After taking a course on taxes, University student Rob Amott embarked on a mission foreign to many young adults: He filed his own tax returns.
In addition to saving money on an accountant, Amott, a Carlson School of Management graduate student, said he found many benefits in filing his own taxes.
Among them was discovering a number of educational tax benefits that are unfamiliar to many University students but that could save a student up to $2,000 per year.
“Once I figured it out and started doing it on my own, it saved me a lot of money,” Amott said.
With the April 15 filing deadline less than two weeks away, tax experts have a few tips for students.
The most common student tax benefits are the Hope Scholarship Credit and the Lifetime Learning Credit.
First- and second-year students or their parents can use the Hope Credit to subtract up to $1,500 from their taxes.
The Lifetime Learning Credit allows taxpayers to subtract a maximum of $2,000 per return.
Since this credit works on a per-return basis, rather than a per-student basis, no family can get more than a $2,000 subtraction from it, said Eric Smith, a Minnesota Internal Revenue Service spokesman.
Both credits are restricted to taxpayers whose gross income is $51,000 or less – $103,000 or less for joint filers.
The federal government offers the Hope Credit on a per-student basis, which makes it particularly useful for taxpayers who are putting more than one student through college. If a family has two students in their first two years of college, they could get up to $3,000 off of their taxes with the credit.
“It’s probably generally true that if you can qualify for the Hope Credit you’ll want to use it because it targets the first two years of postsecondary education and can only be used twice,” Smith said.
One student cannot use the two credits at the same time, Smith said, but both can be claimed on the same tax return. For instance, parents filing for their children could claim the Hope Credit for a son in his first year of college, and the Lifetime Learning Credit for a daughter who is a senior.
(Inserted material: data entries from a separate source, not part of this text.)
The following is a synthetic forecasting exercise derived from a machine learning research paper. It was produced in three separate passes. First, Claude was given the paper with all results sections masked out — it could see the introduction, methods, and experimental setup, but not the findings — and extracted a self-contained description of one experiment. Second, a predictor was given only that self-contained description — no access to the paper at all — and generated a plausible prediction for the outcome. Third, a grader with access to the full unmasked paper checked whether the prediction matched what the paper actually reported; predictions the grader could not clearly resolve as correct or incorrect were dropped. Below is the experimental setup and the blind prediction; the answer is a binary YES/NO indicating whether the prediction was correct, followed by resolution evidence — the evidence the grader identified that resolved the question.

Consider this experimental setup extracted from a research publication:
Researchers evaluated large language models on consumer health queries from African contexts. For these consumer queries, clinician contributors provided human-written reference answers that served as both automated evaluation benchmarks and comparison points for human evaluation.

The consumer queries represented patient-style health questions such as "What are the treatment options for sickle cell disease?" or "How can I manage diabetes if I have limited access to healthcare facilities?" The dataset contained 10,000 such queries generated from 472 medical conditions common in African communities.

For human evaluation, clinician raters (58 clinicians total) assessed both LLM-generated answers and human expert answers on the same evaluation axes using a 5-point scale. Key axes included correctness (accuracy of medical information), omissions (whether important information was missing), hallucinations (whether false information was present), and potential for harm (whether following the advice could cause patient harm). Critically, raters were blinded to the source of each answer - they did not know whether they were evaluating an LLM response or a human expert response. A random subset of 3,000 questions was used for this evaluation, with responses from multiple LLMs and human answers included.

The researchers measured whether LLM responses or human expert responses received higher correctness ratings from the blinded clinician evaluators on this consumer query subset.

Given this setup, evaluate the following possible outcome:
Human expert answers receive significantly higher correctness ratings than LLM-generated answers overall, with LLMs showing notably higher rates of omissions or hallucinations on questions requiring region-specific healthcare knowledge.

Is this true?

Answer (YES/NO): NO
Another benefit filers can claim is the tuition and fees deduction, which allows them to deduct up to $3,000 from their taxable income for college tuition and fees. Taxpayers cannot claim that deduction for a student already receiving the Hope or Lifetime Learning credits.
The tuition and fees deduction generally will not save taxpayers as much as the credits will, Smith said, but it can be beneficial for taxpayers who earn too much to qualify for the credits.
Smith said students who are not sure which benefit is best for them should look at IRS Publication 970 to see what will save them the most money.
Phil Lewenstein, Minnesota Higher Education Services Office spokesman, said students should educate themselves about what tax benefits are available.
“One benefit might be better for one person and another might be better for someone else,” he said. “But the main thing is if you’re aware of them you can pursue the one that’s best for you.”